São muitos os exemplos de belas obras iniciadas apenas tardiamente, mas é raro encontrar um grande escritor que não se tenha aventurado na escrita bem antes de ser capaz de produzir algo de valor. Em verdade, o capacitar-se a fazê-lo é justamente praticar até que adquira o domínio da prática, é experimentar, errar e aprender. O que por isso não se adquire é a bagagem do estudo e da experiência; mas por isso, e só por isso, adquire-se a capacidade de escrever bem.

A grande obra literária não sai sem que haja…

Diz Ferreira de Castro, sobre a escrita de A selva:

Era das seis e meia às oito da noite, depois de haver estendido num divã, durante alguns minutos, a fadiga trazida, como um fato de chumbo, do magazine e do jornal, que me embrenhava na Amazónia.

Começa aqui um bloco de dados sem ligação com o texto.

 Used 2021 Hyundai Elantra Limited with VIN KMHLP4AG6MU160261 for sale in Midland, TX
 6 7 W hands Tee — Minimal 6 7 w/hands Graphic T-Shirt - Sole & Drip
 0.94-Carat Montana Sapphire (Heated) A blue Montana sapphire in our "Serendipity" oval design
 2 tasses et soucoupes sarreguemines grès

E nem todos os dias, porque a vida tinha ainda mais exigências e outras vezes eu regressava a casa tão exausto, tão saturado de papel em branco e de papel impresso, que me faltava disposição, frescura e forças para retomar a minha pena.

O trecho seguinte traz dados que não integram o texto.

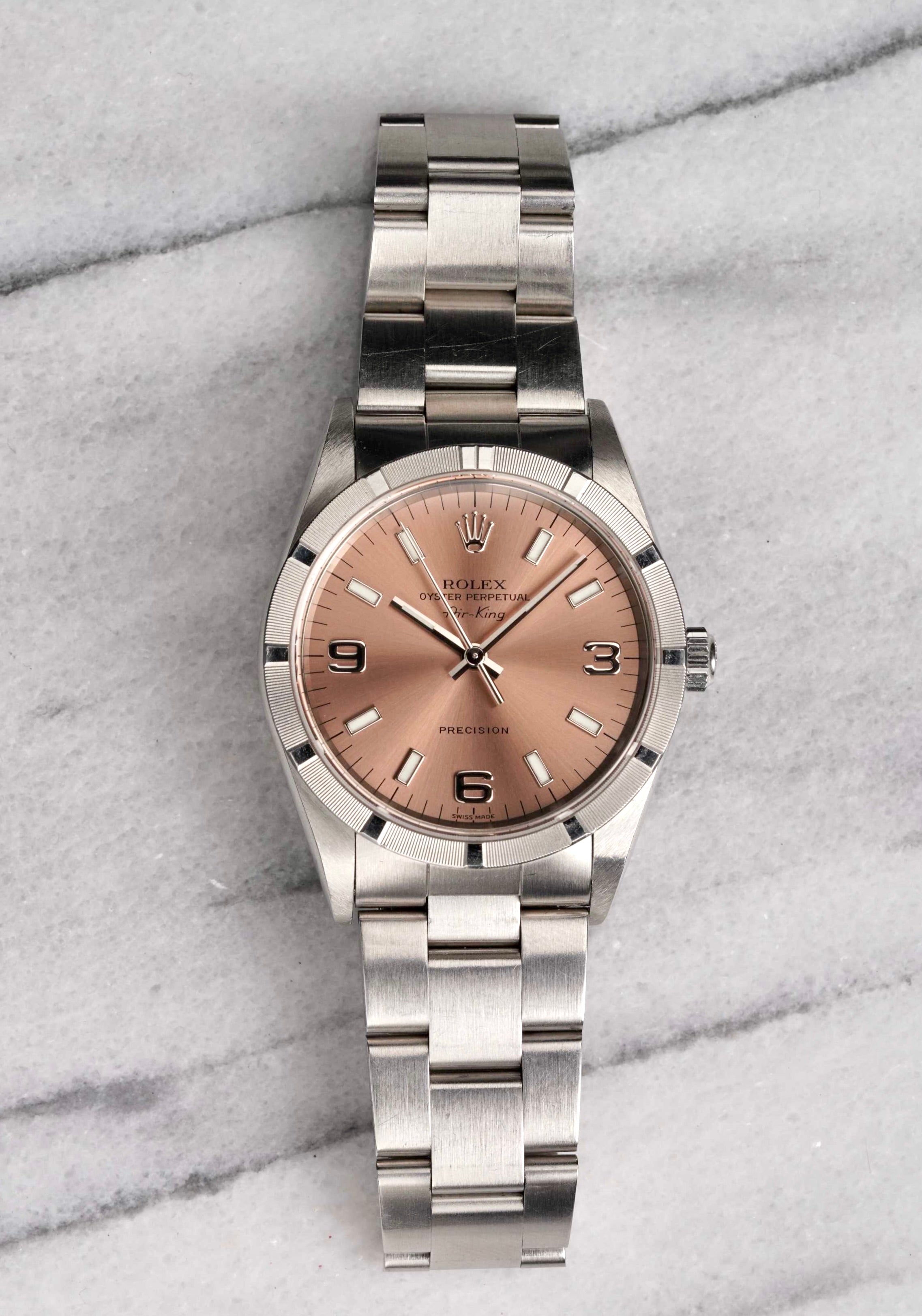 Rolex Air King 14010 - Salmon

Este tipo de relato, para além de desmontar a romantização da escrita, é também mais uma evidência de que a grande obra literária não sai sem que haja uma motivação descomunal, uma necessidade absoluta e irracional de escrevê-la, que suplanta pela força todos os possíveis obstáculos. Tomar consciência do cenário descrito por Ferreira de Castro diante do romance finalizado nos inclina a creditá-lo a algum milagre. Mas, decerto, nas grandes obras há menos milagre do que essa violentíssima sensação de dever.

O impressionante do hábito é acostumar…

O impressionante do hábito é acostumar a mente a tarefas difíceis, fazendo com que pareçam quase, quase fáceis; e, mesmo que não chegue a tanto, trivializa o fazê-las, algo por si só extraordinário. Psicologicamente, habituar-se a fazer algo é fazê-lo com menor esforço, como ligando um modo de execução automático. E só é possível notar o quão benéfico, o quão poderoso é o hábito ao rompê-lo e, em seguida, tentar fazer o que antes se fazia com naturalidade. Quase sempre, menor que o esforço necessário para retomá-lo é aquele necessário para desistir.

É o compromisso de não desistir…

É o compromisso de não desistir o início e o prenúncio da obra literária. Sem ele, o que se faz não chega a ser obra, mas marca apenas algo passageiro e, igualmente, descartável. É somente esse compromisso o que sustentará o esforço quando as circunstâncias o sabotarem, quando faltar a própria vontade de escrever. É ele que motiva o hábito, e é somente ele que restaura a normalidade quando o hábito, violado, transmuta um estado de inércia produtiva num absoluto torpor.